In RAG, your data is loaded and prepared for queries. This process is called indexing. User queries act on this index, which filters your data down to the most relevant context. This context and your query then are sent to the LLM along with a prompt, and the LLM provides a response.

RAG is a critical component for building applications such a chatbots or agents and you will want to know RAG techniques on how to get data into your application.

Context Aware RAG

RAG Steps

To ensure accuracy and relevance, there are six stages to follow within RAG that will in turn be a part of any larger RAG application.

  • Data Indexing: Before RAG can retrieve information, the data must be aggregated and organized in an index. This index acts as a reference point for the retrieval engine.

  • Input Query Processing: The user’s input is processed and understood by the system, forming the basis of the search query for the retrieval engine.

  • Search and Ranking: The retrieval engine searches the indexed data and ranks the results in terms of relevance to the input query.

  • Prompt Augmentation: The most relevant information is then combined with the original query. This augmented prompt serves as a richer source for response generation.

  • Response Generation: Finally, the generation engine uses this augmented prompt to create an informed and contextually accurate response.

  • Evaluation: A critical step in any pipeline is checking how effective it is relative to other strategies, or when you make changes. Evaluation provides objective measures on accuracy, faithfulness, and speed of responses.

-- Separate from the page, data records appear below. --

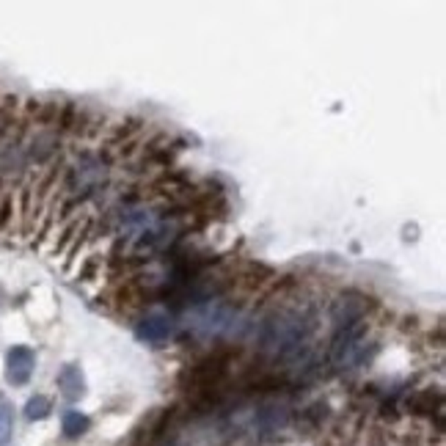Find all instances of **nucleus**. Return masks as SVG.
Returning a JSON list of instances; mask_svg holds the SVG:
<instances>
[{
  "instance_id": "f257e3e1",
  "label": "nucleus",
  "mask_w": 446,
  "mask_h": 446,
  "mask_svg": "<svg viewBox=\"0 0 446 446\" xmlns=\"http://www.w3.org/2000/svg\"><path fill=\"white\" fill-rule=\"evenodd\" d=\"M234 355H237V350L223 348V350L207 355L204 361H198L191 372H188L191 386L193 388H198V391H210V388H215V386L226 378V372H229V367H231Z\"/></svg>"
},
{
  "instance_id": "f03ea898",
  "label": "nucleus",
  "mask_w": 446,
  "mask_h": 446,
  "mask_svg": "<svg viewBox=\"0 0 446 446\" xmlns=\"http://www.w3.org/2000/svg\"><path fill=\"white\" fill-rule=\"evenodd\" d=\"M33 367H36V355L31 348L25 345H17L6 352V381L11 386H25L31 381Z\"/></svg>"
},
{
  "instance_id": "7ed1b4c3",
  "label": "nucleus",
  "mask_w": 446,
  "mask_h": 446,
  "mask_svg": "<svg viewBox=\"0 0 446 446\" xmlns=\"http://www.w3.org/2000/svg\"><path fill=\"white\" fill-rule=\"evenodd\" d=\"M367 298H361V295H342L339 300H336V306H333V322L339 325V328H348L352 322H358L361 314H364V309H367V303H364Z\"/></svg>"
},
{
  "instance_id": "20e7f679",
  "label": "nucleus",
  "mask_w": 446,
  "mask_h": 446,
  "mask_svg": "<svg viewBox=\"0 0 446 446\" xmlns=\"http://www.w3.org/2000/svg\"><path fill=\"white\" fill-rule=\"evenodd\" d=\"M58 388H61V394H64L69 402H77L86 394V378H83L80 367L66 364L64 369L58 372Z\"/></svg>"
},
{
  "instance_id": "39448f33",
  "label": "nucleus",
  "mask_w": 446,
  "mask_h": 446,
  "mask_svg": "<svg viewBox=\"0 0 446 446\" xmlns=\"http://www.w3.org/2000/svg\"><path fill=\"white\" fill-rule=\"evenodd\" d=\"M171 328L174 325H171V319L165 314H146L138 322L135 333H138V339H146V342H163V339H168Z\"/></svg>"
},
{
  "instance_id": "423d86ee",
  "label": "nucleus",
  "mask_w": 446,
  "mask_h": 446,
  "mask_svg": "<svg viewBox=\"0 0 446 446\" xmlns=\"http://www.w3.org/2000/svg\"><path fill=\"white\" fill-rule=\"evenodd\" d=\"M64 435H69V438H80L89 427H91V419L86 414H80V411H66L64 414Z\"/></svg>"
},
{
  "instance_id": "0eeeda50",
  "label": "nucleus",
  "mask_w": 446,
  "mask_h": 446,
  "mask_svg": "<svg viewBox=\"0 0 446 446\" xmlns=\"http://www.w3.org/2000/svg\"><path fill=\"white\" fill-rule=\"evenodd\" d=\"M50 411H53V402H50L44 394H36V397H31V400L25 402V419H28V421H42V419L50 416Z\"/></svg>"
},
{
  "instance_id": "6e6552de",
  "label": "nucleus",
  "mask_w": 446,
  "mask_h": 446,
  "mask_svg": "<svg viewBox=\"0 0 446 446\" xmlns=\"http://www.w3.org/2000/svg\"><path fill=\"white\" fill-rule=\"evenodd\" d=\"M433 405L441 408V394L438 391H421V394H416L414 400H411V408H414L416 414H430Z\"/></svg>"
},
{
  "instance_id": "1a4fd4ad",
  "label": "nucleus",
  "mask_w": 446,
  "mask_h": 446,
  "mask_svg": "<svg viewBox=\"0 0 446 446\" xmlns=\"http://www.w3.org/2000/svg\"><path fill=\"white\" fill-rule=\"evenodd\" d=\"M11 427H14V416H11V405L0 402V446L11 441Z\"/></svg>"
}]
</instances>
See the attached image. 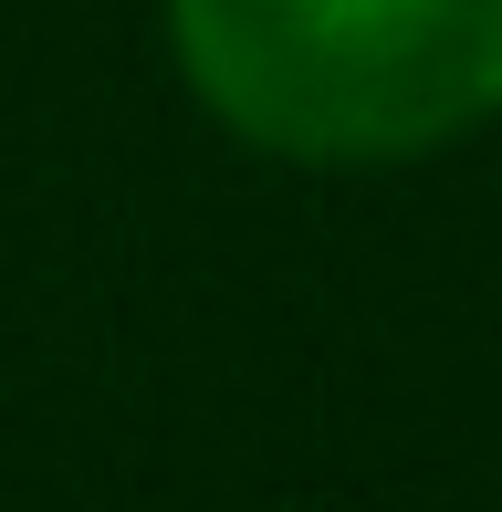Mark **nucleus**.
I'll list each match as a JSON object with an SVG mask.
<instances>
[{
    "mask_svg": "<svg viewBox=\"0 0 502 512\" xmlns=\"http://www.w3.org/2000/svg\"><path fill=\"white\" fill-rule=\"evenodd\" d=\"M168 63L231 147L419 168L502 115V0H157Z\"/></svg>",
    "mask_w": 502,
    "mask_h": 512,
    "instance_id": "nucleus-1",
    "label": "nucleus"
}]
</instances>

By following these steps, RAG systems can provide answers that are not just accurate but also reflect the most current and relevant information available. This process is adaptable to both online and offline modes, each with its unique applications and advantages.

Vector Stores 🧮

Vector stores and embeddings are used for RAG to efficiently retrieve relevant information from external data sources to augment the data used by a generative model

Example: - Amazon OpenSearch Serverless - Amazon Kendra

GenAI Project Lifecycle ♼

Deployment Optimization 📦

Pruning 🎄

Pruning is a technique that focuses on removing redundant, or low-impact, parameters that do not contribute, or contribute little, to the model’s performance. Pruning reduces the size of the model, but also increases performance by reducing the number of computations during inference.

How is pruning done?

The model weights to be eliminated during pruning are those with a value of zero or very close to zero. Pruning during training is accomplished through unstructured pruning (removing weights) or structured pruning (removing entire columns or rows of the weight matrices).

Quantization 🔬

Quantization converts a model’s weights from high precision (e.g., 32-bit) to lower precision (e.g., 16-bit).

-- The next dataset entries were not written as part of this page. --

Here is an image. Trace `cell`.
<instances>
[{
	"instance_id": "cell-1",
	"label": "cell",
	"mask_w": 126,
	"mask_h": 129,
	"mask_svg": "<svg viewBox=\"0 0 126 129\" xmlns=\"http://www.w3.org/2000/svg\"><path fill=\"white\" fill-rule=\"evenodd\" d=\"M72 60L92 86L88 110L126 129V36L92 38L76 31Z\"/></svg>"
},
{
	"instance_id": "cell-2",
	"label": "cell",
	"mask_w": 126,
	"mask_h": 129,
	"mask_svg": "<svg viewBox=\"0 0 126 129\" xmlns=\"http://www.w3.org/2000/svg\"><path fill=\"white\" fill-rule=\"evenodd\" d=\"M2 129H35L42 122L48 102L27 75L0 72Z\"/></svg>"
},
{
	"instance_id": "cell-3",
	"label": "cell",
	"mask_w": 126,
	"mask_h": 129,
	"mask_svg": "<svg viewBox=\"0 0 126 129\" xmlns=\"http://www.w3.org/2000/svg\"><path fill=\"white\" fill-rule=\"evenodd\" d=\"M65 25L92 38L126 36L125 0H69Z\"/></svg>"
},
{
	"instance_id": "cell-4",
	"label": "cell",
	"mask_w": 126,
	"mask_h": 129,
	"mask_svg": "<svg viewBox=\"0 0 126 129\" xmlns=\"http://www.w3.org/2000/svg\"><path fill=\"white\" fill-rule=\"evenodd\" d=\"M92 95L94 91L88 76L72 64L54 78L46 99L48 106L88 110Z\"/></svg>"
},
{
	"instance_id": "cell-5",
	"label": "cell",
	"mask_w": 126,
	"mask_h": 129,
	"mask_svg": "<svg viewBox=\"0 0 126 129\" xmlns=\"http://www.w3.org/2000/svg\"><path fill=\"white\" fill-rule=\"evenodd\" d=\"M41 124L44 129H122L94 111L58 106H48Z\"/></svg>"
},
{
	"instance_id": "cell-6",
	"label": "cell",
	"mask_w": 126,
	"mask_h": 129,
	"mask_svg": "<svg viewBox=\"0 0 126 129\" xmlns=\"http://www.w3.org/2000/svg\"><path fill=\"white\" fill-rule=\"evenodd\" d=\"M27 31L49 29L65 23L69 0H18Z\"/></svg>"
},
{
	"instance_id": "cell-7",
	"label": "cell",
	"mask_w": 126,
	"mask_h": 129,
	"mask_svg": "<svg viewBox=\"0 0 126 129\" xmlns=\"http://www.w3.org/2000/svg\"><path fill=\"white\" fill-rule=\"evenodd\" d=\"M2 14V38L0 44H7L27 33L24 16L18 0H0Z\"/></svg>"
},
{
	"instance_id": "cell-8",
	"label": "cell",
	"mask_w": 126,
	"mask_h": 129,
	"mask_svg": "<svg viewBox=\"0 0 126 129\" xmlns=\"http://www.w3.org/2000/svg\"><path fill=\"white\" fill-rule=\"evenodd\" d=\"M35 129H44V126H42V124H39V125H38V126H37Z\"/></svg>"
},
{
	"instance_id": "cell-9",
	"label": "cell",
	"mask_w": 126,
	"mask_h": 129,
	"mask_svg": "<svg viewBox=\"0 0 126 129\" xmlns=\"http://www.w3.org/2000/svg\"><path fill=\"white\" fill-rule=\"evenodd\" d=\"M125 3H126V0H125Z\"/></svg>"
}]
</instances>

This not only reduces the model’s memory footprint, but also improves model performance by working with smaller number representations. With large generative models, it’s common to reduce the precision further to 8 bits to increase inference performance.

PTQ

Post Training Quantization (PTQ) aims to transform the model’s learned weights into a lower-precision representation with the goals of reducing the model’s size and the compute requirements when hosting generative models for inference.

Distillation 🧪

Distillation trains a smaller student model from a larger teacher model. The smaller model is then used for inference to reduce your compute resources yet retain a high percentage of accuracy of your student model.

The end result is a student model that retains a high percentage of the teacher’s model accuracy but uses a much smaller number of parameters. The student model is then deployed for inference. The smaller model requires smaller hardware and therefore less cost per inference request.

Example

A popular distilled student model is DistilBERT from Hugging Face. DistilBERT was trained from the larger BERT teacher model and is an order of magnitude smaller than BERT, yet it retains approximately 97% of the accuracy of the original BERT model.